Politics as a Shield of Impunity
Joining politics has also been perceived as a shield or “immunity” for individuals convicted or accused of crimes and corruption. This perception arises from weaknesses in legal enforcement, political culture, and institutional independence. The issue can be explained under the following points:
One, Political Protection and Power: Once individuals enter mainstream politics, they often gain influence over state institutions such as the police, bureaucracy, and sometimes even judicial processes. This power can delay investigations, weaken prosecutions, or lead to cases being ignored altogether.
Two, Weak Rule of Law: Nepal’s rule of law has historically been fragile. Legal processes are slow, politicized, and inconsistent, allowing powerful politicians to avoid punishment while ordinary citizens face strict enforcement.
Three, Use of Politics to Escape Accountability: Many individuals accused or convicted of crimes, including corruption, money laundering, or even violent crimes, enter politics to firstly, gain legal protection, Second, influence law enforcement agencies. Thirdly, negotiate pardons or case withdrawals. This creates the impression that politics is a safe haven for criminals.
Four, Politicization of Anti-Corruption Agencies: Institutions like the Commission for the Investigation of Abuse of Authority (CIAA) are meant to be independent, but political pressure often limits their effectiveness. Cases against powerful politicians are sometimes stalled or selectively pursued.
Fifth, Party Loyalty Over Ethics: Political parties in Nepal often prioritize electoral success over moral integrity. Candidates with money, muscle power, or influence are protected despite criminal backgrounds, weakening internal accountability.

·····

## [Set task 1]
Answer these questions using the passage on politics as a shield of impunity:
(a) Which anti-corruption body does the passage name?
(b) What three words does the passage use to describe Nepal's legal processes?
(c) Over which state institutions do individuals often gain influence once they enter mainstream politics?
## [Set task 2]
Replace "fragile" with "weak" and write out everything in the passage on politics as a shield of impunity from "Two, Weak Rule" down to "face strict enforcement.".
## [Set task 3]
Carry on the passage on politics as a shield of impunity from its last sentence.
The lines after this sentence come from a separate source.

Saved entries

·····

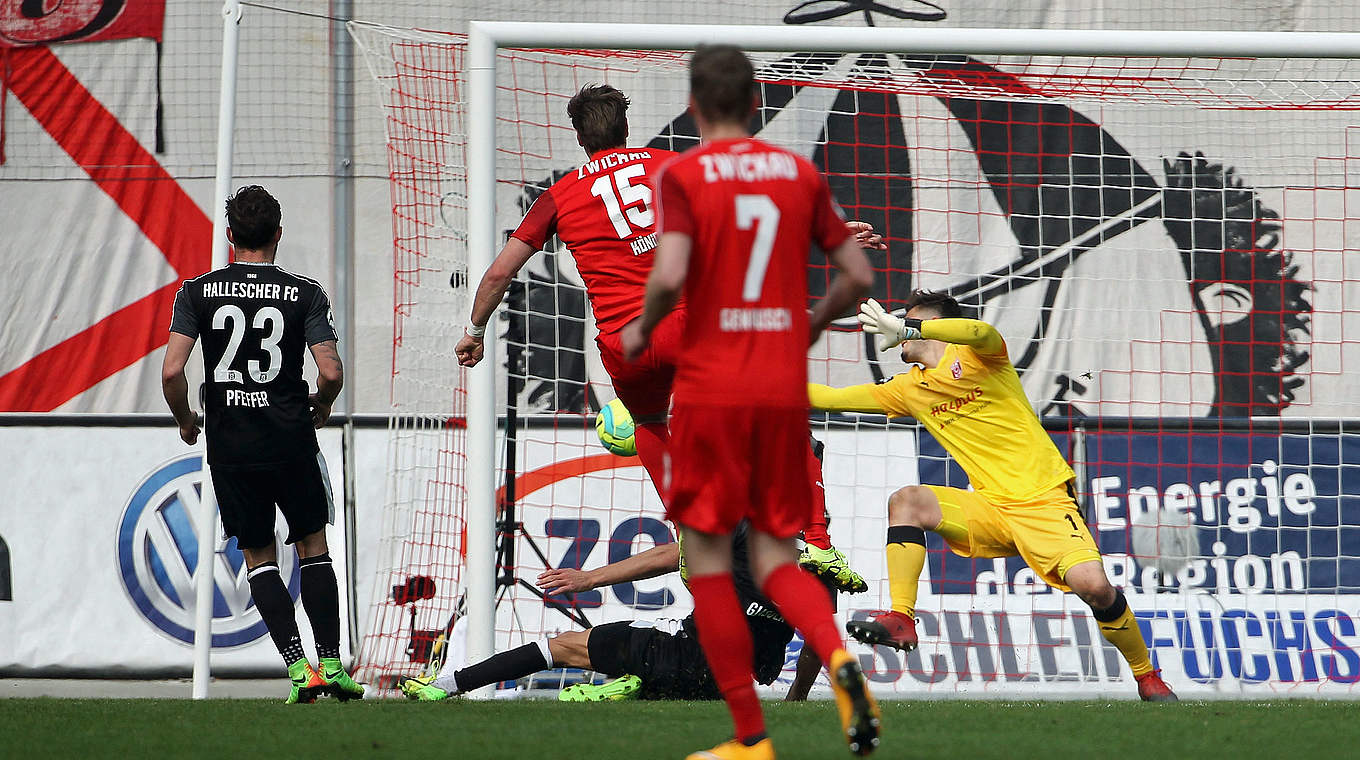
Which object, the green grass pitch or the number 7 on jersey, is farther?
the green grass pitch

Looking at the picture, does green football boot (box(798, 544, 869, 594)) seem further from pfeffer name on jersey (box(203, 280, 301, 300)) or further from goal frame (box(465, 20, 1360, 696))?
pfeffer name on jersey (box(203, 280, 301, 300))

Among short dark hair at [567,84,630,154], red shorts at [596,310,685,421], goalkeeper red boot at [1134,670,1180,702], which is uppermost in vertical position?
short dark hair at [567,84,630,154]

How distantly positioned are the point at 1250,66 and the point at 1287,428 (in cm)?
238

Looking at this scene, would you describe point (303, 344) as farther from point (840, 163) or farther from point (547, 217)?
point (840, 163)

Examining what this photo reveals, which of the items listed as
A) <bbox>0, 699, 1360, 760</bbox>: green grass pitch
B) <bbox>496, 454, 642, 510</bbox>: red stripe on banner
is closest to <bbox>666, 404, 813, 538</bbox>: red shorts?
<bbox>0, 699, 1360, 760</bbox>: green grass pitch

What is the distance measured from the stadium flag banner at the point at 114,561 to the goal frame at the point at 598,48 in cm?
213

·····

## [Written response 1]
(a) The Commission for the Investigation of Abuse of Authority (CIAA)
(b) Slow, politicized, and inconsistent
(c) The police, the bureaucracy, and sometimes even judicial processes

## [Written response 2]
Two, Weak Rule of Law: Nepal’s rule of law has historically been weak. Legal processes are slow, politicized, and inconsistent, allowing powerful politicians to avoid punishment while ordinary citizens face strict enforcement.

## [Written response 3]
Sixth, Culture of Impunity: Frequent amnesties, case withdrawals, and political compromises have created a culture of impunity, where politicians believe they are above the law. This undermines public trust in democracy.
Seventh, Impact on Democracy and Society: This situation firstly, encourages corruption and discourages honest individuals from entering politics. Secondly, weakens democratic institutions, and thirdly, erodes public confidence in justice and governance.
Democracy with a Missing Demographic
An often-overlooked dimension of Nepal’s democratic reality is the scale—and political consequence—of outward migration. Nepal officially has 18.9 million eligible voters. Yet a substantial share of this electorate is not physically present in the country.
Estimates suggest that between two and three million Nepalis are working in India, largely as undocumented or seasonal labourers, while roughly 4.5 million are employed abroad outside India. This places Nepal’s migrant population at roughly 6.5 to 7.5 million people. Subtracting this figure from the total electorate indicates that only about 11.4 to 12.4 million voters—roughly 60 to 66 percent of those registered—are realistically present in Nepal to participate in the elections.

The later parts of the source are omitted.